Moreover, any number of lanes can be included in the bus 114, where
a lane includes link segments that can span multiple cascaded
memory hub devices 104. For example, the downstream link segments
116 can include 13 bit lanes, 2 spare lanes and a clock lane, while
the upstream link segments 118 may include 20 bit lanes, 2 spare
lanes and a clock lane. To reduce susceptibility to noise and other
coupling interference, low-voltage differential-ended signaling may
be used for all bit lanes of the bus 114, including one or more
differential-ended clocks. Both the memory controller 110 and the
memory hub device 104 contain numerous features designed to manage
the redundant resources, which can be invoked in the event of
hardware failures. For example, multiple spare lanes of the bus 114
can be used to replace one or more failed data or clock lane in the
upstream and downstream directions.
[0030] In one embodiment, one of the spares can be used to replace
either a data or clock link, while a second spare is used to repair
a data link but not a clock link. This maximizes the ability to
survive multiple interconnect hard failures. Additionally, one or
more of the spare lanes can be used to test for transient failures
or establish bit error rates. The spare lanes are tested and
aligned during initialization but are deactivated during normal
run-time operation.
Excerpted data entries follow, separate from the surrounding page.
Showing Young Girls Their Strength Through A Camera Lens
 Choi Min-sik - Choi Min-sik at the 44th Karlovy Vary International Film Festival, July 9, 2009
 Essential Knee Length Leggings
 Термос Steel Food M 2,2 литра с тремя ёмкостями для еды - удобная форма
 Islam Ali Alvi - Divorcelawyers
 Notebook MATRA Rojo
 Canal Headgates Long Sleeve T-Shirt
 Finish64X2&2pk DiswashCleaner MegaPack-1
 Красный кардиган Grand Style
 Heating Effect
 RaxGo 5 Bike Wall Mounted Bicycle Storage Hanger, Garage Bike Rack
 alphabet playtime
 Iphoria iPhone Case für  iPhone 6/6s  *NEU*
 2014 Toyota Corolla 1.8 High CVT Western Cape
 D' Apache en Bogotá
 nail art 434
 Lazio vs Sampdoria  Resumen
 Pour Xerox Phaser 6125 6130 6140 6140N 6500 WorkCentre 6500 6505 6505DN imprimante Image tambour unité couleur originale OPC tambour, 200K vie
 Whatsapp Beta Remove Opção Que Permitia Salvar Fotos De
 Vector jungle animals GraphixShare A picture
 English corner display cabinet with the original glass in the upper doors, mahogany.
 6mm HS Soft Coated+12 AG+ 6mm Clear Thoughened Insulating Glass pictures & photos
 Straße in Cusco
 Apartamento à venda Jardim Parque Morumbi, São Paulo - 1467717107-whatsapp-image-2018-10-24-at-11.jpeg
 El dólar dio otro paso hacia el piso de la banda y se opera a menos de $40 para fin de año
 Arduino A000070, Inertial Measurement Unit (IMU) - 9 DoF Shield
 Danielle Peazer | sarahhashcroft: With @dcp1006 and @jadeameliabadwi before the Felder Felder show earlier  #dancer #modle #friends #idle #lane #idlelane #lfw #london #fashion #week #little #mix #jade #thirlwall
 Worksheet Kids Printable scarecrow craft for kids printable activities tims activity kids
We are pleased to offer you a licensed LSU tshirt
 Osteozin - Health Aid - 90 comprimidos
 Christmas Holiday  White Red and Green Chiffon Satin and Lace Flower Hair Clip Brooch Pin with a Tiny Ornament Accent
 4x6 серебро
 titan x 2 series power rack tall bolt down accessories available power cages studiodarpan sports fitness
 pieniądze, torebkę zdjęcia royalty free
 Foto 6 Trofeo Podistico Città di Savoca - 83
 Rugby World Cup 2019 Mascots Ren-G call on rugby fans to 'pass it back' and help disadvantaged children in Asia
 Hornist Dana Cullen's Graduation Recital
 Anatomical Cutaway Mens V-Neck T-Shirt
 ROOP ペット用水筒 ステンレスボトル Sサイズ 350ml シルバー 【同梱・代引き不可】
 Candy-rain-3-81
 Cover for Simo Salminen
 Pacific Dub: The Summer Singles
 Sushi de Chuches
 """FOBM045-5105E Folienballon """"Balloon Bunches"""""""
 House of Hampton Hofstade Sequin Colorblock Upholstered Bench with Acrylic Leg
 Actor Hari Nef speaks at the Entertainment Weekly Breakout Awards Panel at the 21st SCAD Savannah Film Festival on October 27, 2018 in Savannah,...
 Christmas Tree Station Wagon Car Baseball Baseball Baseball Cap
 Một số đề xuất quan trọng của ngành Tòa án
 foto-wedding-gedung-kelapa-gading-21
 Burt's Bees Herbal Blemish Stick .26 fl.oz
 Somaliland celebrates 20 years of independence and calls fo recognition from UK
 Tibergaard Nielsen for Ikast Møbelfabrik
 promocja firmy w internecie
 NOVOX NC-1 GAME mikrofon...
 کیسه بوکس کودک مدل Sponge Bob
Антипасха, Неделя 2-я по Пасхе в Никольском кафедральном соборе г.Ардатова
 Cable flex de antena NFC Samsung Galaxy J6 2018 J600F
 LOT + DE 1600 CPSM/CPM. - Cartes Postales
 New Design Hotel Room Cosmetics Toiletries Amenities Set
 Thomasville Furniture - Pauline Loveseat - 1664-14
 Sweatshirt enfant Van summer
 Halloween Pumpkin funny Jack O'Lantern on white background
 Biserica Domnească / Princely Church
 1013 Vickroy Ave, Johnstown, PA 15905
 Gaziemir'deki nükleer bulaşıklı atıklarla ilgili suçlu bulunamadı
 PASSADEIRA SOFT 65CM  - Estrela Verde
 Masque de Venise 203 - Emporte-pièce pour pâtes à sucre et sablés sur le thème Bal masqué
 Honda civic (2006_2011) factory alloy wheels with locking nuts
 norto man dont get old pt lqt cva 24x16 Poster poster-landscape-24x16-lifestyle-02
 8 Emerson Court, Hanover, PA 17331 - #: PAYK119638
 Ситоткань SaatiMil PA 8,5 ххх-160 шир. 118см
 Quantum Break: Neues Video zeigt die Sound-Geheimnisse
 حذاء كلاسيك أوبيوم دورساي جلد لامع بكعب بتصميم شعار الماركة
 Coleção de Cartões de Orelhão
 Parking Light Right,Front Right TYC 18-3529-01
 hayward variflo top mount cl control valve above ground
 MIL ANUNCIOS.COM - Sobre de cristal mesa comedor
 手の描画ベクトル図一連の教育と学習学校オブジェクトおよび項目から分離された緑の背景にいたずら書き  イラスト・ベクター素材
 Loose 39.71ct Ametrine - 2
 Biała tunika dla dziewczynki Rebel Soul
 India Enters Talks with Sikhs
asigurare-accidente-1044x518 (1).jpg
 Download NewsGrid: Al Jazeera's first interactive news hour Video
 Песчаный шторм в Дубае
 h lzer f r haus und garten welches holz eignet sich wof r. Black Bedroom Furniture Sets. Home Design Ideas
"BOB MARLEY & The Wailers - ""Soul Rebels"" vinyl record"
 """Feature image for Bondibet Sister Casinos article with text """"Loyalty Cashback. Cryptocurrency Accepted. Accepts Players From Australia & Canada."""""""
The channel frame format, error detection and
protocols are the same before and after spare lane invocation.
Spare lanes may be selected by any of the following processes:
1. Spare lanes can be selected during initialization by loading
configuration registers in the host processing system 112 and the
memory hub device 104 based on previously logged lane failure
information. 2. Spare lanes can be selected dynamically by hardware
during run-time operation by an error recovery operation performing
a link re-initialization and repair procedure. This procedure is
initiated by the memory controller 110 and supported by the memory
hub devices 104 of the associated memory channel. During the link
repair operation the memory controller 110 holds back memory access
requests. The procedure is designed to take less than a
predetermined time, e.g., 10 milliseconds, to prevent system
performance issues such as timeouts. 3. Spare lanes can be selected
by system control software by loading configuration registers in
the host processing system 112 and/or the memory hub device 104
based on results of a memory channel lane shadowing diagnostic
procedure.
[0031] In order to allow larger memory configurations than could be
achieved with the pins available on a single memory hub device 104,
the memory channel protocol implemented in the memory system 100
allows for the memory hub devices to be cascaded together. Memory
hub device 104 contains buffer elements in the downstream and
upstream directions so that the flow of data can be averaged and
optimized across the high-speed memory channel 102 to the host
processing system 112. Flow control from the memory controller 110
in the downstream direction is handled by downstream transmission
logic (DS Tx) 202, while upstream data is received by upstream
receive logic (US Rx) 204 as depicted in FIG. 2. The DS Tx 202
drives signals on the downstream segments 116 to a primary
downstream receiver (PDS Rx) 206 of memory hub device 104. If the
commands or data received at the PDS Rx 206 target a different
memory hub device, then it is redriven downstream via a secondary
downstream transmitter (SDS Tx) 208; otherwise, the commands and
data are processed locally at the targeted memory hub device 104.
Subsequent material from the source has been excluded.